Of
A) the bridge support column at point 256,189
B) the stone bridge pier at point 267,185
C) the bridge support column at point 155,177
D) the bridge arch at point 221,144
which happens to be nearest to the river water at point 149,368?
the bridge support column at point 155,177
◇ ◇ ◇
■ WHAT YOU NEED TO DO: Copy the data above line for line, changing nothing.

■ RESULT FOR THIS EXERCISE:
Of
A) the bridge support column at point 256,189
B) the stone bridge pier at point 267,185
C) the bridge support column at point 155,177
D) the bridge arch at point 221,144
which happens to be nearest to the river water at point 149,368?
the bridge support column at point 155,177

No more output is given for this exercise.